**Task instructions:**
- a) Answer these questions about the vitamin D passage, one answer per line, marked as the questions are.
(i) What share of all forms of vitamin D is bound to the vitamin D-binding protein?
(ii) Which two conditions does the passage name as able to increase production of vitamin D-binding protein?
(iii) What do the intestine and bones rely on the kidneys to do?
- b) Transcribe the vitamin D passage word for word, starting at "Pregnancy and estrogen" and ending at "increase above normal.".
- c) Go on with the passage about vitamin D in the body, picking up after its last sentence.

Moving vitamin D around the body

Vitamin D, 25(OH)D3, and calcitriol are carried in the blood by a vitamin D-binding protein. This protein is necessary because these substances aren’t water soluble and can’t dissolve in blood. (Vitamin D dissolves in fat). Ninety-nine percent of all the different forms of vitamin D are bound to the vitamin D binding protein, and only 1 percent is free to enter cells.

The different forms of vitamin D that are bound to the vitamin D binding protein are protected from destruction by cells and excretion by the kidneys. Only the 1 percent that’s free is available to carry out the functions of active vitamin D.

The Life History of Vitamin D

Pregnancy and estrogen use are a few conditions that can result in increased production of vitamin D-binding protein. These conditions cause the body to make more active vitamin D to take up all the extra binding sites, but the amount that’s free and able to enter cells usually remains normal. Calcitriol levels more than double during pregnancy but it’s only in the third trimester that free levels of calcitriol increase above normal.

Putting vitamin D to work

The best-understood role for the calcitriol is in the control of how your body uses calcium and phosphorus to make strong bones. However, research is showing that many organs and systems in your body may also need active vitamin D. The intestine and bones rely on the kidneys to make and ship calcitriol to them. However, the other organs that need calcitriol may be able to make small amounts on their own.

**Extracted data:**
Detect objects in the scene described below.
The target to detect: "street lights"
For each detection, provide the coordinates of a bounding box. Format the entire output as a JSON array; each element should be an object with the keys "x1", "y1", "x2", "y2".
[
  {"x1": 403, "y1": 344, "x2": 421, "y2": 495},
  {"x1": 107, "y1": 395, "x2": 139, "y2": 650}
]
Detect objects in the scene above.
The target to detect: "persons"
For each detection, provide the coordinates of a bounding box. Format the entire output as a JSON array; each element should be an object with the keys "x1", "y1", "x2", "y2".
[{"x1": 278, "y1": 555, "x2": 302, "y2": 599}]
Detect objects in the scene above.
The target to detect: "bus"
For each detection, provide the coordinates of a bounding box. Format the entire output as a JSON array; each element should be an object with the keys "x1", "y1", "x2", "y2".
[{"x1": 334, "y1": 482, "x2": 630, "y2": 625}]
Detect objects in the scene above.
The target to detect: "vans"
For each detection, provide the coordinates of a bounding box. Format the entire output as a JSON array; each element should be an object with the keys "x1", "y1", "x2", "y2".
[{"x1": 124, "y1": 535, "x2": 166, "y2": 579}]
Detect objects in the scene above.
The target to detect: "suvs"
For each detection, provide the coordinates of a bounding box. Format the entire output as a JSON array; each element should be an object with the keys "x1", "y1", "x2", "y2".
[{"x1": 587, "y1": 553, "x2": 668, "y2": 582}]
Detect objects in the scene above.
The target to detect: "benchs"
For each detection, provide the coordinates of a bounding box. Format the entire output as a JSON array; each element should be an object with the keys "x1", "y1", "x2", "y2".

**Answers in order:**
- a)
(i) Ninety-nine percent.
(ii) Pregnancy and estrogen use.
(iii) To make calcitriol and ship it to them.

- b)
Pregnancy and estrogen use are a few conditions that can result in increased production of vitamin D-binding protein. These conditions cause the body to make more active vitamin D to take up all the extra binding sites, but the amount that’s free and able to enter cells usually remains normal. Calcitriol levels more than double during pregnancy but it’s only in the third trimester that free levels of calcitriol increase above normal.

- c)
Active vitamin D works by entering cells and attaching to a protein called the vitamin D receptor, located in the nucleus of cells, where the genetic material is located. This combination of calcitriol and its receptor stimulates the cell to make proteins that regulate the way the body works. For example, some of the proteins produced in response to calcitriol in the intestine help transport calcium across the intestine and into the bloodstream, greatly increasing the absorption of calcium from the diet. The vitamin D receptor is found in several cells that are critical for controlling the metabolism of calcium, phosphorus, and bone: intestinal cells, bone cells, kidney cells, and parathyroid gland cells.

Vitamin D receptors also are present in most other tissues, including the brain, heart, skin, ovary and testicle, prostate gland, and breasts, as well as the cells of the immune system, including white blood cells and other key immune cells. In fact, at least 33 different tissues contain the vitamin D receptor.

• Adipose (fat)
• Adrenal
• Bone
• Bone marrow
• Brain
• Breast
• Cartilage
• Colon (large intestine)
• Epididymis
• Hair follicle
• Kidney
• Liver
• Lung
• Lymphocytes
• Muscle, embryonic
• Muscle, heart
• Muscle, smooth
• Osteoblast (bone-forming cell)
• Ovary
• Pancreas
• Parathyroid
• Parotid
• Pituitary
• Placenta
• Prostate
• Retina
• Skin
• Small intestine
• Stomach
• Testis
• Thymus
• Thyroid
• Uterus

Vitamin D’s effects on your cells

Calcitriol has two different ways to influence cells: a genomic action, which may take hours to days to occur, and a rapid response, which can occur in minutes.

In genomic action, calcitriol binds to the vitamin D receptor and together the active vitamin D and its receptor attach to the DNA. This interaction affects the activity of more than 500 genes. Each of these genes produces a protein; some of these proteins regulate calcium and bone metabolism whereas others may help protect cells from cancer, influence insulin secretion, and affect the immune response.

The rapid responses don’t’ result from attachment of the vitamin D receptor to the genes in the nucleus. Here are three examples of rapid responses:

• White blood cells take up calcium rapidly when calcitriol is added. This action takes place when calcitriol and its receptor attach to the membrane that surrounds the cell.
• Calcitriol also protects skin cells from the damaging effects of ultraviolet irradiation. This effect may be the function of other substances produced when vitamin D forms in the skin.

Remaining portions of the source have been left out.